Себастьян Фолкс – Парижское эхо (страница 24)
В третьей части воспоминаний говорилось в основном про школьные годы Матильды и ее первые мелкие подработки: сначала уборщицей, потом – разнорабочей на бутылочном заводе. Про платья, угощения и кино она больше не говорила, зато много рассказывала о трудностях с деньгами, тяжелом графике и угасающем здоровье отца. Элоди к тому моменту вышла замуж за водопроводчика и уехала с ним в пригород. Луиза продолжала порхать по трущобам Бельвиля и Маре.
Все изменилось в четвертой части, когда в город пришли нацисты. Поначалу это обстоятельство объединяло Массонов, предлагая хоть какое-то объяснение тем невзгодам, что валились на них изо дня в день. Однако вскоре мнения по поводу Германии разделились. Отец был непреклонен в своей ненависти к оккупантам, но Матильда и Элоди придерживались популярного тогда мнения, что, если уж немцы сумели одолеть такую страну, как Франция, у других народов нет ни единого шанса им противостоять: окончательная победа Германии в Европе казалась неизбежной, а значит – рассудили французы – лучше ей помочь.
Переломный момент наступил в 1942 году, когда двадцатичетырехлетняя Матильда встретила свою первую любовь. Ее избранник работал в судоходной компании с офисами в районе Оперы. Как только речь зашла о нем, голос Матильды изменился до неузнаваемости. Теперь она говорила медленно и с удовольствием, растягивая слова, поэтому я понимала все, что она говорит, не нуждаясь в паузах и перемотке.
Конечно, Арман был умнее меня. Поначалу я боялась сказать лишнего – он всегда так внимательно слушал. Начиная с кем-нибудь разговор, он верил, что перед ним такой же умный человек, как и он сам, и что любое мнение имеет ценность. Он сидел и легонько кивал, глядя на меня сквозь стеклышки своих очков.
Я чувствовала себя неловко. В первую нашу встречу мы гуляли в парке недалеко от Бельвиля, и я почти всю дорогу молчала. Мало-помалу я к нему привыкла. Но домой не водила, опасаясь, что при виде Армана у папы случится очередная вспышка гнева. Мне хотелось познакомить его с Луизой, правда, я боялась, что он ее осудит. Иногда он словно видел людей насквозь.
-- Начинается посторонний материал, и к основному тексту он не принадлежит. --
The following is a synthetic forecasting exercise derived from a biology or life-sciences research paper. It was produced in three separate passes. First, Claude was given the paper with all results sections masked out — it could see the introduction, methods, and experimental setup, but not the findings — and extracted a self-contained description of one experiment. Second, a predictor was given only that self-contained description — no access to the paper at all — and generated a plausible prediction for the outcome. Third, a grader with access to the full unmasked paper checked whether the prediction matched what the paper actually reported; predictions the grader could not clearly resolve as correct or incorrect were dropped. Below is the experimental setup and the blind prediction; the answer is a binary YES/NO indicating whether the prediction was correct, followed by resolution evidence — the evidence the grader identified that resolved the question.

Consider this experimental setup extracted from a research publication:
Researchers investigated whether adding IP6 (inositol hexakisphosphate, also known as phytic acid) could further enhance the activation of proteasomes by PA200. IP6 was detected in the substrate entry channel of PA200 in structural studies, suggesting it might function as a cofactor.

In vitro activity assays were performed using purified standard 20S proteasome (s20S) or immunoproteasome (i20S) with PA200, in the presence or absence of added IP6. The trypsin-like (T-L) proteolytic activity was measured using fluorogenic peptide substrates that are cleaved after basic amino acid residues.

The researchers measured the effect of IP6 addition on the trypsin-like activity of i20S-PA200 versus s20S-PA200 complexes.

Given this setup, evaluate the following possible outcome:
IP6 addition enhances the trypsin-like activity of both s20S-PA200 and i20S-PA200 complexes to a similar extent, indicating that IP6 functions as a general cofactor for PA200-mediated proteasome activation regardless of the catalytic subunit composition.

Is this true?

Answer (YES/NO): NO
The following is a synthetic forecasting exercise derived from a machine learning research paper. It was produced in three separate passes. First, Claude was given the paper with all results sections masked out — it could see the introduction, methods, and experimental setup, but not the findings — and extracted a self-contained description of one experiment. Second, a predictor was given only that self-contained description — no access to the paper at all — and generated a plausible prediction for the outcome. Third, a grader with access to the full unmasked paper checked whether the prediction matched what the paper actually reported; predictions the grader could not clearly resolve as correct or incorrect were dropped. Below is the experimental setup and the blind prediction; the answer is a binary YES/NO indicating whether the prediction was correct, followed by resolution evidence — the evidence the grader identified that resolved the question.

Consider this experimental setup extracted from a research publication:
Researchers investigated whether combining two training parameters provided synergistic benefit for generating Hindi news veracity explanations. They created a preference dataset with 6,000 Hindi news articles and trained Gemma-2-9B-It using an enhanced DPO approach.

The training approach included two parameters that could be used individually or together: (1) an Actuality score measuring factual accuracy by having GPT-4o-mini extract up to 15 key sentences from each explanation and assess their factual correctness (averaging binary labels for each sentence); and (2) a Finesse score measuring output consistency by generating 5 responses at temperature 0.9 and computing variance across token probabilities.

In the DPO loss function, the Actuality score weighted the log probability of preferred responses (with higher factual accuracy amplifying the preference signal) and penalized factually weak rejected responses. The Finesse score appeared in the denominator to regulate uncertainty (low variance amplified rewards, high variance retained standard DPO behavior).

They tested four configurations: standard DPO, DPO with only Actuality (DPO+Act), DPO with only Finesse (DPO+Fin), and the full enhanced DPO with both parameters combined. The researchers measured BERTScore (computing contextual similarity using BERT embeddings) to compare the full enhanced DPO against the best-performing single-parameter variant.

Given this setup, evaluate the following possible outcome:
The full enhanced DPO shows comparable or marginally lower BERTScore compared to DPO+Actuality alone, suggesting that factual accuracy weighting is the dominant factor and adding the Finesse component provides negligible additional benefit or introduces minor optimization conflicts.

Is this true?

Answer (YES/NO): NO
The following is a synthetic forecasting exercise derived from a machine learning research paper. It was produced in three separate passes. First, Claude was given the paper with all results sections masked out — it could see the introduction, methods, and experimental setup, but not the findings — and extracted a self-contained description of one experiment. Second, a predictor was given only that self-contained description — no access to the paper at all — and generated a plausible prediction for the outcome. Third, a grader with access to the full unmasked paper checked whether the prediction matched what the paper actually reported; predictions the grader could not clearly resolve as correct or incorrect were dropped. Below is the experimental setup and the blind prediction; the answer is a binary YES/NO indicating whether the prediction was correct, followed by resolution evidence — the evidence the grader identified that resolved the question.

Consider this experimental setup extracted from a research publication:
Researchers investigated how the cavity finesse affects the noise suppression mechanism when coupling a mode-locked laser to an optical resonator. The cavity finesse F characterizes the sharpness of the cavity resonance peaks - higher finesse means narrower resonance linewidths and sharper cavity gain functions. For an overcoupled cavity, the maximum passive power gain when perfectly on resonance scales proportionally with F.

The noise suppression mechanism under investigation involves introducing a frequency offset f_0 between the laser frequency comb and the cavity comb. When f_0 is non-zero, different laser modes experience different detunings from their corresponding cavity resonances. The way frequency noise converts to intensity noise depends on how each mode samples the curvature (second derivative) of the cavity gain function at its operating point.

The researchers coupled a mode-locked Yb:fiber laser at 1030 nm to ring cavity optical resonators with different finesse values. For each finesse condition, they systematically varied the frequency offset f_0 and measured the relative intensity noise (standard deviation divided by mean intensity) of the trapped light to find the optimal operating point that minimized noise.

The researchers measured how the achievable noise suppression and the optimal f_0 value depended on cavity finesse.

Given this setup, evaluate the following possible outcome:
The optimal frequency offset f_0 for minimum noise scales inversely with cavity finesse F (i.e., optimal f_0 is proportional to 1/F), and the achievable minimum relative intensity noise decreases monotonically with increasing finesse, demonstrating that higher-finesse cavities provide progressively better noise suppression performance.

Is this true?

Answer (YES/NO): NO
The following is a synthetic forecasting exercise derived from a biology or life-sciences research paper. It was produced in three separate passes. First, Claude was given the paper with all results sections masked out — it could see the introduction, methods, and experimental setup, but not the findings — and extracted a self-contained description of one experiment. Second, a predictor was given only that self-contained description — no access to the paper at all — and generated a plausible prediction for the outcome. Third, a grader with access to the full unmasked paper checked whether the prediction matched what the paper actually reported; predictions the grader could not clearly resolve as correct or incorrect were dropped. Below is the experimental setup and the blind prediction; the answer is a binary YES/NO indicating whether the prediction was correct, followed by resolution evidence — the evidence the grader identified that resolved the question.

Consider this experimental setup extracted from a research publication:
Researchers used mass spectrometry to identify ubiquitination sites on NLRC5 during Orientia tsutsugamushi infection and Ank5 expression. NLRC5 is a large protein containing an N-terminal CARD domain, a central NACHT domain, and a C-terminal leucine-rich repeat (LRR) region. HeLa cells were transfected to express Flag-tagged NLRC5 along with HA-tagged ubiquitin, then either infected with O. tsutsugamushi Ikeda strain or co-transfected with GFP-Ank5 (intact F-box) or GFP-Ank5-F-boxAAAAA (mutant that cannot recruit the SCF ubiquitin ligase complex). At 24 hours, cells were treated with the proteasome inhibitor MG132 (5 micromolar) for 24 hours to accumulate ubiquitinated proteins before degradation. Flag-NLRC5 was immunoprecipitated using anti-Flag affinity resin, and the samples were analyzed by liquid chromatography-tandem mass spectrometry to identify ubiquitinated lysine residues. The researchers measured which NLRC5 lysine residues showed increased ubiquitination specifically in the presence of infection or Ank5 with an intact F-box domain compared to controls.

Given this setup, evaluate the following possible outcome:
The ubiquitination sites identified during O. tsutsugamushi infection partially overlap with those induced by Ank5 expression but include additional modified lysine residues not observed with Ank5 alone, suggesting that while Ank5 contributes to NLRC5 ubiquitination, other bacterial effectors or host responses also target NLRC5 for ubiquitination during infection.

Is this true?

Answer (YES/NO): NO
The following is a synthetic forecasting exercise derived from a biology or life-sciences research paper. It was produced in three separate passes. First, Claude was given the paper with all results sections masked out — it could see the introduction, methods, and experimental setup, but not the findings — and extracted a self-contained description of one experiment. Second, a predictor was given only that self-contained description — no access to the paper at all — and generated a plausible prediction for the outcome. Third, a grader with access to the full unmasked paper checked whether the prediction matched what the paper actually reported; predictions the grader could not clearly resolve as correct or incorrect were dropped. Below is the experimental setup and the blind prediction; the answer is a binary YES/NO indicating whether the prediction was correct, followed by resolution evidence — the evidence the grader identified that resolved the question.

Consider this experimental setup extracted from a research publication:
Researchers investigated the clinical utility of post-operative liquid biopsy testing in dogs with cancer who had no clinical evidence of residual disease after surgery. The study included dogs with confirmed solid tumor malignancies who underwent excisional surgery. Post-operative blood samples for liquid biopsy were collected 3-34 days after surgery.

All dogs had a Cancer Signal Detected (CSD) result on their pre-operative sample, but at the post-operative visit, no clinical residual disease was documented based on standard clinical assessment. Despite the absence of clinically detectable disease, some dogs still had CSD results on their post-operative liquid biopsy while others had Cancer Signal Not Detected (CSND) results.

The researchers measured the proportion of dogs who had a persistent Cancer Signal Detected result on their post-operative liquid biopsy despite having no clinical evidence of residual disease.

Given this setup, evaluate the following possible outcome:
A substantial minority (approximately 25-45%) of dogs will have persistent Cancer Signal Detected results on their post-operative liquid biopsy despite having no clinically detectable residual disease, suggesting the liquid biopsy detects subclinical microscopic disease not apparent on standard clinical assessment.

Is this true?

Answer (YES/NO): YES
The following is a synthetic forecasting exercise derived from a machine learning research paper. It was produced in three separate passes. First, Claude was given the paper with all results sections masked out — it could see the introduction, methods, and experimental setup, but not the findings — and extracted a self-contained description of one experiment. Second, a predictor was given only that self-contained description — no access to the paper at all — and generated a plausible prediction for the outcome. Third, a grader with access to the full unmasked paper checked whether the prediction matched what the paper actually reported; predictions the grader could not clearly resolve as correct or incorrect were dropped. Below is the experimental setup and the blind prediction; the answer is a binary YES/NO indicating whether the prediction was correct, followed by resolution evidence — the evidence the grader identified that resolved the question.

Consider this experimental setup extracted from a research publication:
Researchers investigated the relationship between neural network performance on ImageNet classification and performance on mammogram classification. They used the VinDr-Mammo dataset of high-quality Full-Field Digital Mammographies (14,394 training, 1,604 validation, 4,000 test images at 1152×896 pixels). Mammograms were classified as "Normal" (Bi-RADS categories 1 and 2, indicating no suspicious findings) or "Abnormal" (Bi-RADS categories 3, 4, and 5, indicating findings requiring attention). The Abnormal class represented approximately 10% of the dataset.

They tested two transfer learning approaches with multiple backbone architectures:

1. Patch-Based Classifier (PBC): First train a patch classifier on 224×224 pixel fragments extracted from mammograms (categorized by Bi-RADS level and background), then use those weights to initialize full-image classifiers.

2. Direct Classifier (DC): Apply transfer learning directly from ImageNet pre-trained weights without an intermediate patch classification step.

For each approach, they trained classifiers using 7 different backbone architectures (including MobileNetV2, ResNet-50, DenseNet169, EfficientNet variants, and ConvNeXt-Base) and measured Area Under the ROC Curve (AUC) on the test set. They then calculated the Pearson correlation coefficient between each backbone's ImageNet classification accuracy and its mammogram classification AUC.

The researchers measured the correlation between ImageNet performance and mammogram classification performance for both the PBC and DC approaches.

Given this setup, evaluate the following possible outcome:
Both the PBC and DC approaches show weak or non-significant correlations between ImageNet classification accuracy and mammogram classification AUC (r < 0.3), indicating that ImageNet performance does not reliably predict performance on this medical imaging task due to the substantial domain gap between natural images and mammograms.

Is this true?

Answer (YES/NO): NO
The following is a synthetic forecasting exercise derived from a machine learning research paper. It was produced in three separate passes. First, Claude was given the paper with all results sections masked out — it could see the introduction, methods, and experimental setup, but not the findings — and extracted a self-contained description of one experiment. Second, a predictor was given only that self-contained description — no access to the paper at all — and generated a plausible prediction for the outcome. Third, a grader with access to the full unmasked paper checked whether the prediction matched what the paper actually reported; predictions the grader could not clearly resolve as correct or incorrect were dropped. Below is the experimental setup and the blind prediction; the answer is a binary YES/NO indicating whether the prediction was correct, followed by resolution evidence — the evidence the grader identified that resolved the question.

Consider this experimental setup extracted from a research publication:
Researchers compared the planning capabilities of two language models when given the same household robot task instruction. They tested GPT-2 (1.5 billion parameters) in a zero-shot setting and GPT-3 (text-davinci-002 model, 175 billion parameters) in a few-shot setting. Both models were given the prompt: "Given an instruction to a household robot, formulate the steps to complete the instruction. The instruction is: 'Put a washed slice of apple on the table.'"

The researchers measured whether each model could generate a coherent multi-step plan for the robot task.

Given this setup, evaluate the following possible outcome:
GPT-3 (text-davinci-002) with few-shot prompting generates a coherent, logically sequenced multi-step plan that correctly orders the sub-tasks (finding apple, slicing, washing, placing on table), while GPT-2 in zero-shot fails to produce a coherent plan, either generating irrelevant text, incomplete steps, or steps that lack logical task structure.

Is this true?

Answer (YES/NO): YES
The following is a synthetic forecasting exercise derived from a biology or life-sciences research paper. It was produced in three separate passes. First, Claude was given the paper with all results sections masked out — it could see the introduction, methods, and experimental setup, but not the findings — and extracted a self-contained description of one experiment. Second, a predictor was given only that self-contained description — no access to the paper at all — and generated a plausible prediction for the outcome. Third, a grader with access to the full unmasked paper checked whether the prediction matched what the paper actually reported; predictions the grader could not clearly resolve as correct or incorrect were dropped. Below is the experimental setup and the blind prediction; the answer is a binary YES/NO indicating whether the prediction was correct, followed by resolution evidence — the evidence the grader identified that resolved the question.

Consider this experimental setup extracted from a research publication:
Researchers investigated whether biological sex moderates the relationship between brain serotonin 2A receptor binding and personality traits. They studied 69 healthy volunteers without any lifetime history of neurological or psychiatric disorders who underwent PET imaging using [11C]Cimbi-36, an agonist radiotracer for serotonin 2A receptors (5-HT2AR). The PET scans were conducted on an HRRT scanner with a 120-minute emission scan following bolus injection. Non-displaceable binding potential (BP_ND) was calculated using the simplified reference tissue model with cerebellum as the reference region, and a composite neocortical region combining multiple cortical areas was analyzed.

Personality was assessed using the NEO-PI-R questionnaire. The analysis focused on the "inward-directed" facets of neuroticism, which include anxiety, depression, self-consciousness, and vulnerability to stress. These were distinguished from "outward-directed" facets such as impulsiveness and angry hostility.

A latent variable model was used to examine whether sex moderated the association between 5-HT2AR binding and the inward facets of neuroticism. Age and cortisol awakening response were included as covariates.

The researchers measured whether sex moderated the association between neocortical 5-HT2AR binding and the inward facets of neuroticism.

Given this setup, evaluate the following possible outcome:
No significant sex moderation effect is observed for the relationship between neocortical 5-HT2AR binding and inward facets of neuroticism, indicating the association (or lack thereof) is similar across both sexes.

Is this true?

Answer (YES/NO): YES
Через некоторое время я ему доверилась и рассказала кое-что о себе и о том, как прошло мое детство. Арман не стал надо мной смеяться, но сказал, что восхищается моей стойкостью и тем, как я сумела отпустить прошлое. Только я не поняла, что он имел в виду. Разве у меня был выбор? Еще он часто говорил мне, что я – красива. Неправда, конечно, но слышать это от него было приятно.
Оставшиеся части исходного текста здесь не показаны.